EXERCISE
Render everything in the data from the line containing "What distance from the lens does" down to the line containing "1159 inches", both ends included, as a Markdown table with columns No. and Text, numbering each line and leaving out blank ones.

DATA FOR PROCESSING
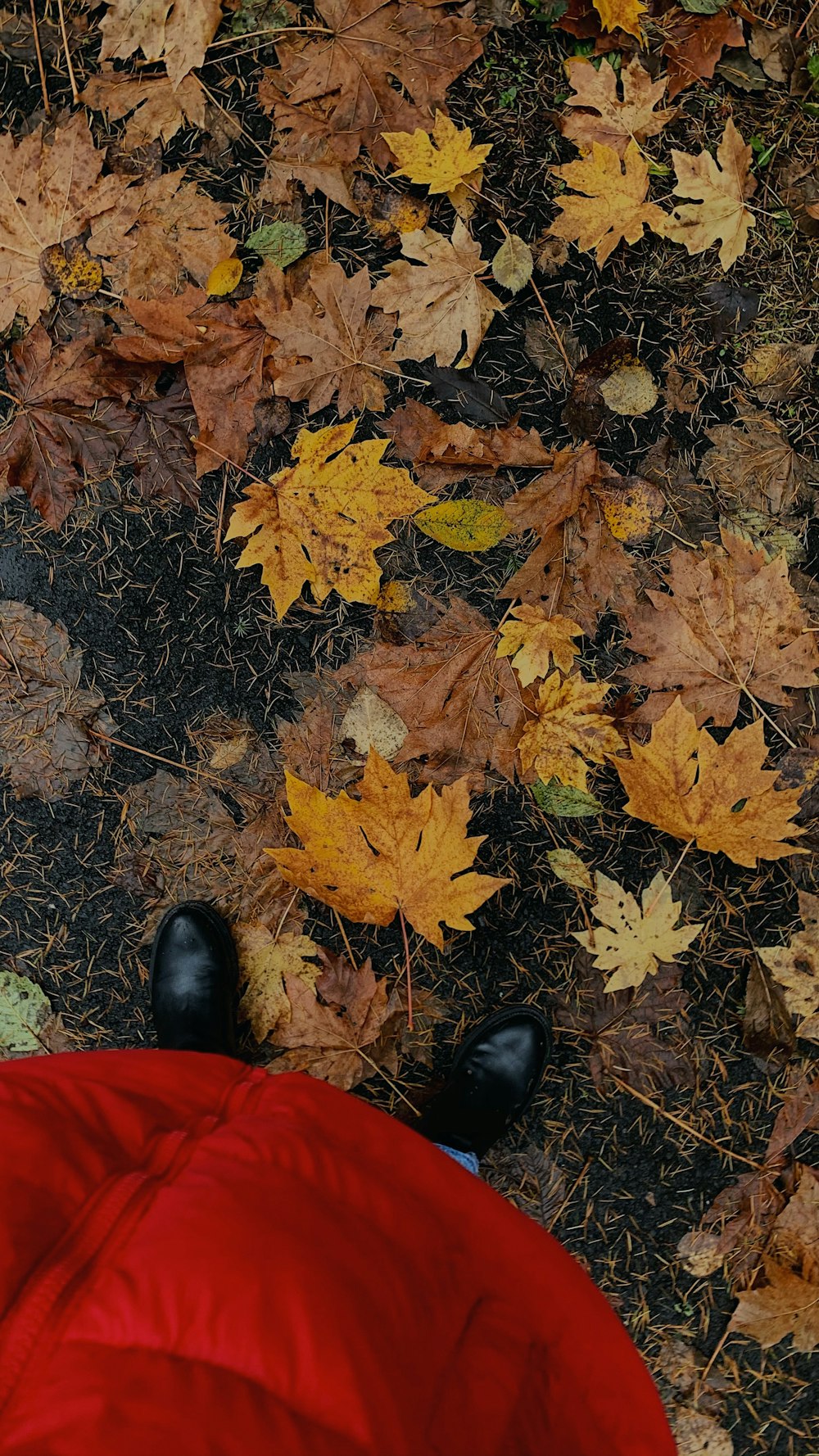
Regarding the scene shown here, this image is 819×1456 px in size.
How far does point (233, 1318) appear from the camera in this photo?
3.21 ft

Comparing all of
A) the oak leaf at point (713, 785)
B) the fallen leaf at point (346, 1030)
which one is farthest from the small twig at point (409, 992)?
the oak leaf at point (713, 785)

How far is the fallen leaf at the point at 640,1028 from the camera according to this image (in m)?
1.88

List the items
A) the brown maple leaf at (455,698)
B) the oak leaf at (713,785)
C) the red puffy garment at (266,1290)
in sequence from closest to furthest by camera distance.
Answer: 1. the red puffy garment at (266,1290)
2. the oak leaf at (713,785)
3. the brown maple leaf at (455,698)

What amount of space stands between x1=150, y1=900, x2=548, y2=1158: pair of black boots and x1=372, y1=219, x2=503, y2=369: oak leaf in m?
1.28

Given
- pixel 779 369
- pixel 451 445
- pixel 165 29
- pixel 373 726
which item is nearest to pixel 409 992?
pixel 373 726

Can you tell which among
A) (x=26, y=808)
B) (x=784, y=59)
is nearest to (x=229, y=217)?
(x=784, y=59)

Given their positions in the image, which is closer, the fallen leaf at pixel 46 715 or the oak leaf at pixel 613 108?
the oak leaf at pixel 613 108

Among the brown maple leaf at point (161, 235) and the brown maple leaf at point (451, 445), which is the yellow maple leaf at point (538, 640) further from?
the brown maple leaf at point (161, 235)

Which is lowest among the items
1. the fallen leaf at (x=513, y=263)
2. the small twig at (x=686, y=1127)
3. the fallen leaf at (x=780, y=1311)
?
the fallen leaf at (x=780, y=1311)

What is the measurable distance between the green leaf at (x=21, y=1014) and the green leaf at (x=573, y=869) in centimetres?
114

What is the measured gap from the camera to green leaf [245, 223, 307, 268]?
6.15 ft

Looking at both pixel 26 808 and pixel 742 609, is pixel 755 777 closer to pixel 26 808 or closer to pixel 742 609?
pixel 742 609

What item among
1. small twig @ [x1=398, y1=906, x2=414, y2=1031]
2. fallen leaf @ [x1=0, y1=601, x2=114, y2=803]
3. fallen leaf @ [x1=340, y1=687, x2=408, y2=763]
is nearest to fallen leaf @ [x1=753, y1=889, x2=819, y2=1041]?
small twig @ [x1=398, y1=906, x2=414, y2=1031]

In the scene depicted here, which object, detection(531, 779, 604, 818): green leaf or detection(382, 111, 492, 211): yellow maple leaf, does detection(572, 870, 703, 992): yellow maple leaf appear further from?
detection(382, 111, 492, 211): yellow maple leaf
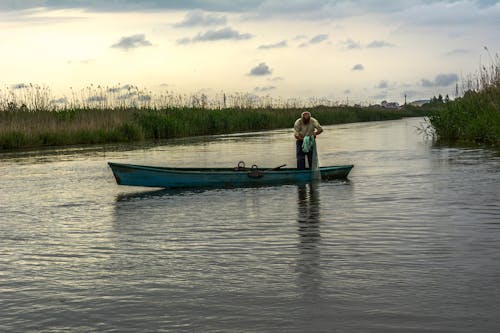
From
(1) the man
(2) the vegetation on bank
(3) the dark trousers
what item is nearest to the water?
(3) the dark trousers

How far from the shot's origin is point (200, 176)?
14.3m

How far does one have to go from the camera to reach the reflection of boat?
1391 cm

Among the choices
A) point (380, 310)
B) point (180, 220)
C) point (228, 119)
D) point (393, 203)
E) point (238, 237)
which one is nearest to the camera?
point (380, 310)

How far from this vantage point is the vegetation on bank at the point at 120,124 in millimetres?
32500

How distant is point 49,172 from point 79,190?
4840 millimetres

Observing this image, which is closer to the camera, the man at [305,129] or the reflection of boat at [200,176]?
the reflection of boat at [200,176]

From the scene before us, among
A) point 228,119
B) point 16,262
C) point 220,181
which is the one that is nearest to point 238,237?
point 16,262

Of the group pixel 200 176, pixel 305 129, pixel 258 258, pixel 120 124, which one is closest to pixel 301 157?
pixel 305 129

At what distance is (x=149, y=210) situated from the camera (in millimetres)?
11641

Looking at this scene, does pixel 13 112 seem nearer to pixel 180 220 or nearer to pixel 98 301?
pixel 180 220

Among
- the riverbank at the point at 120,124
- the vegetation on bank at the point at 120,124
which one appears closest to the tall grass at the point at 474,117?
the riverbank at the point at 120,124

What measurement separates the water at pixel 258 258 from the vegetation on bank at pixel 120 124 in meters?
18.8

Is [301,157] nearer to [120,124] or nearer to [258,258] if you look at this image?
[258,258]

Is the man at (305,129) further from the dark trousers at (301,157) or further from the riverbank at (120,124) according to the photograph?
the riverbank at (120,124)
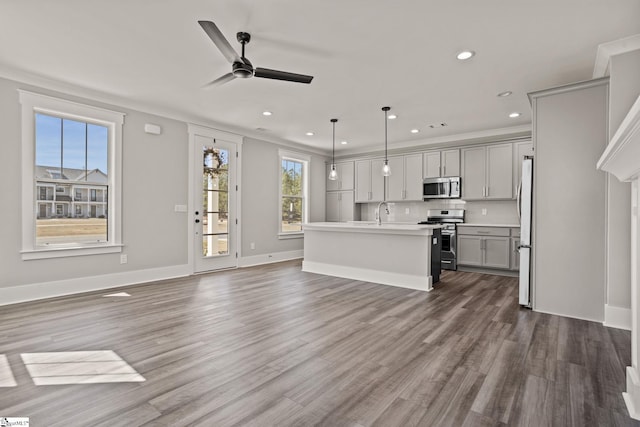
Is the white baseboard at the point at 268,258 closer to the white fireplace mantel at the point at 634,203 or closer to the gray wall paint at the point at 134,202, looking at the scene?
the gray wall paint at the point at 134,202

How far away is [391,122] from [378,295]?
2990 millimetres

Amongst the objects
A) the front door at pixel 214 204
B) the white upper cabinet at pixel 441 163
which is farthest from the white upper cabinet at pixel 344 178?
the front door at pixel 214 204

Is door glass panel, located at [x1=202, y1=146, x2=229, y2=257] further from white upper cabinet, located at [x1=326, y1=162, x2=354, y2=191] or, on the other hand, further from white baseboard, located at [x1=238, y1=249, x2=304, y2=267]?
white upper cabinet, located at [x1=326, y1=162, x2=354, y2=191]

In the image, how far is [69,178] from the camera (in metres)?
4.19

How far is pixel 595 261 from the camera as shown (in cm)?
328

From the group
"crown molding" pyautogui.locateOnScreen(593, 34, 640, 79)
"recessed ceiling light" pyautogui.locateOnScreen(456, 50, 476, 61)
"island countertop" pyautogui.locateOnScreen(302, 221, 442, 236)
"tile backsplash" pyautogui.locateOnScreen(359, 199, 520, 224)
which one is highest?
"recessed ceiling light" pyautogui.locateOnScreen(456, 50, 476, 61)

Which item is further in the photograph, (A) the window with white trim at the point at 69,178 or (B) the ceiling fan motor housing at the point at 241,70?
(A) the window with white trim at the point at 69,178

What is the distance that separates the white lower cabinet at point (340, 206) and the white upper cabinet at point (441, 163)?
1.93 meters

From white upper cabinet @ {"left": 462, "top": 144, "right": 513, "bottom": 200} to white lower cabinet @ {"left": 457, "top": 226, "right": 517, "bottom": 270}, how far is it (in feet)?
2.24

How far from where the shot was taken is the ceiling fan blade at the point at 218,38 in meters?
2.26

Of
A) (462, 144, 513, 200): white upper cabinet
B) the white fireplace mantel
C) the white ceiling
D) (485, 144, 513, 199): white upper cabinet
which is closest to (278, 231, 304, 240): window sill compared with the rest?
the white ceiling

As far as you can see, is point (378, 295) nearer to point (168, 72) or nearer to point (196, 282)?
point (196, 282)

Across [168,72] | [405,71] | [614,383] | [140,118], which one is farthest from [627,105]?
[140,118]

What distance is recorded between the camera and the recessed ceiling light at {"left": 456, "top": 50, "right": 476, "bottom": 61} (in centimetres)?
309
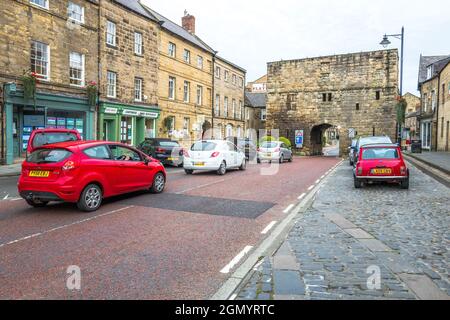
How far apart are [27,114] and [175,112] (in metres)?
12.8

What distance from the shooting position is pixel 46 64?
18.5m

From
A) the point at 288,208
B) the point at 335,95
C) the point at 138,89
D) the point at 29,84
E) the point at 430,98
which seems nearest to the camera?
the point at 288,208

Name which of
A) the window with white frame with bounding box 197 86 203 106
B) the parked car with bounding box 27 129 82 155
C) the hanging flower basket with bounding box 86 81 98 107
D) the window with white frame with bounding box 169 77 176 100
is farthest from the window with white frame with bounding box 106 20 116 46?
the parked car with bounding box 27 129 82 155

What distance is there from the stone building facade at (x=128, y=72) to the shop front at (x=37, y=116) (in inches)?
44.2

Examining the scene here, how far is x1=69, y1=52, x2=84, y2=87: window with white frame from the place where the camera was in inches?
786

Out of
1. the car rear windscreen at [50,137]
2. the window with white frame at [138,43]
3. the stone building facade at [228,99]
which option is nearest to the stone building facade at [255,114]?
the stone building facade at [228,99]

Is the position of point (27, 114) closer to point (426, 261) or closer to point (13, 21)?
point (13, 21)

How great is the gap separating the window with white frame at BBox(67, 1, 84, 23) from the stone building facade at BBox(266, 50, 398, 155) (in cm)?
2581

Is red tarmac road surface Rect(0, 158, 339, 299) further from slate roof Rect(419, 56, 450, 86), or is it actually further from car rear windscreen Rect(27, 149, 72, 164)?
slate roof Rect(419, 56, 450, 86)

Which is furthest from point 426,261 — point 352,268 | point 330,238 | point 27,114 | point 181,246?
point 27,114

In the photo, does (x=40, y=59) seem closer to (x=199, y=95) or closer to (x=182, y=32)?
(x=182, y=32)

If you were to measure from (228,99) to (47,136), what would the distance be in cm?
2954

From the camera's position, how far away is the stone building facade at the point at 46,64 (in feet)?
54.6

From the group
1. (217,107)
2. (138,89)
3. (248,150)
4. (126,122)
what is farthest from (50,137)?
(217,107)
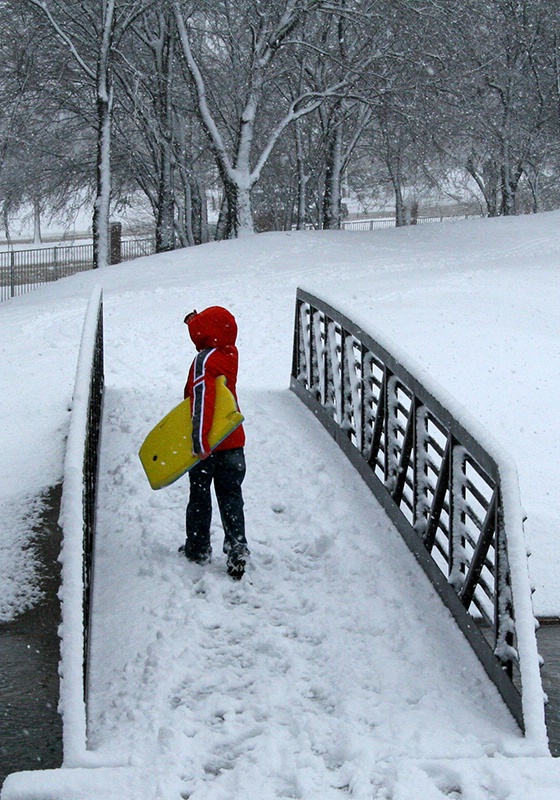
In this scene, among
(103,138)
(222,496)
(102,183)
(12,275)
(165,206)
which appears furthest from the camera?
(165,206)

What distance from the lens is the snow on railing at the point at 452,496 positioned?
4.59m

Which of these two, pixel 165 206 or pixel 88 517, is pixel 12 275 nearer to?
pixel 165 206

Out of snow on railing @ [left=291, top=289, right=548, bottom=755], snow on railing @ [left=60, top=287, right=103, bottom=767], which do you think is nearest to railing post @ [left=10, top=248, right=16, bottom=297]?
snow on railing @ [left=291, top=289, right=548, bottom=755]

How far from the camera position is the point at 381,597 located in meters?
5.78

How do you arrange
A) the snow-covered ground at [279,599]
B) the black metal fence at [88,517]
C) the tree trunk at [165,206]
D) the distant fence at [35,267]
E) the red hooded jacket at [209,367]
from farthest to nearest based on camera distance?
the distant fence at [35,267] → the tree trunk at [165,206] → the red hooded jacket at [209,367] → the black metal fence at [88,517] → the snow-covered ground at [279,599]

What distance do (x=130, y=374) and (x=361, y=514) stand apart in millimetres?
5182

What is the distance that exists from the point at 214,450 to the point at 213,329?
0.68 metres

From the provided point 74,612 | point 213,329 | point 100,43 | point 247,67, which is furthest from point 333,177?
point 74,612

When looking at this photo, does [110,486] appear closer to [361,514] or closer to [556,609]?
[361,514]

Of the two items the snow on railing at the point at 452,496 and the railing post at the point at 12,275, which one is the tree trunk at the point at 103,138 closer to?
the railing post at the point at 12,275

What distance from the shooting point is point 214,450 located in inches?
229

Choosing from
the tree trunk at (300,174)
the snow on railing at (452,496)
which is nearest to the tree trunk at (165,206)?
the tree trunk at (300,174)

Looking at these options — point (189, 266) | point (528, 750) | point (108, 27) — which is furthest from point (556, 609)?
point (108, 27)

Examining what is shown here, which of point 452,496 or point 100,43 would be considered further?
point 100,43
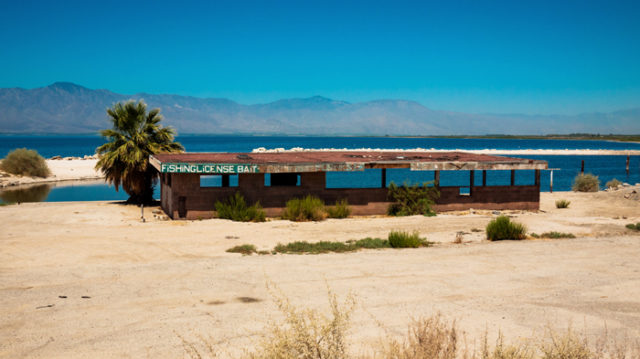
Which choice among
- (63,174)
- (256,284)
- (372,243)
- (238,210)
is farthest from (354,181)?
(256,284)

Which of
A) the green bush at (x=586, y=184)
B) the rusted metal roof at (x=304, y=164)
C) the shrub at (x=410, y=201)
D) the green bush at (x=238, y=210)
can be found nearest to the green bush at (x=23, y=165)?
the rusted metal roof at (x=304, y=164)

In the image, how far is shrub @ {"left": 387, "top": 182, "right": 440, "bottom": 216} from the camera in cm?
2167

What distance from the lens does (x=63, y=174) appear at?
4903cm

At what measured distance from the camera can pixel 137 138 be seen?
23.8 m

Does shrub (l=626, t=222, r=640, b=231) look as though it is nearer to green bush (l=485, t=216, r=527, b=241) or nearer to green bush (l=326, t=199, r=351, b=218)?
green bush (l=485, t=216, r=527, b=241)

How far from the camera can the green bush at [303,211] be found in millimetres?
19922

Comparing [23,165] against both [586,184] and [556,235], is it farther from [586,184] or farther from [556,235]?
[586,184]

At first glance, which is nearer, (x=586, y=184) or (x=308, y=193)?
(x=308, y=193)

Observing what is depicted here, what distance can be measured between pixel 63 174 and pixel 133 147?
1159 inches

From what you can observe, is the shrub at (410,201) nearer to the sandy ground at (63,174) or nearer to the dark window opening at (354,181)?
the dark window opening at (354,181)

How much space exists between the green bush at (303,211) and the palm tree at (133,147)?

FULL RESPONSE
| No. | Text |
|---|---|
| 1 | What distance from the lens does (x=63, y=174) appear at? |
| 2 | 4903cm |
| 3 | At what measured distance from the camera can pixel 137 138 be seen? |
| 4 | 23.8 m |
| 5 | Does shrub (l=626, t=222, r=640, b=231) look as though it is nearer to green bush (l=485, t=216, r=527, b=241) or nearer to green bush (l=326, t=199, r=351, b=218)? |
| 6 | green bush (l=485, t=216, r=527, b=241) |
| 7 | How far from the camera can the green bush at [303,211] be found in millimetres? |
| 8 | 19922 |
| 9 | Comparing [23,165] against both [586,184] and [556,235], is it farther from [586,184] or farther from [556,235]? |
| 10 | [586,184] |
| 11 | At first glance, which is nearer, (x=586, y=184) or (x=308, y=193)? |
| 12 | (x=308, y=193) |
| 13 | Observing what is depicted here, what distance can be measured between pixel 63 174 and pixel 133 147? |
| 14 | 1159 inches |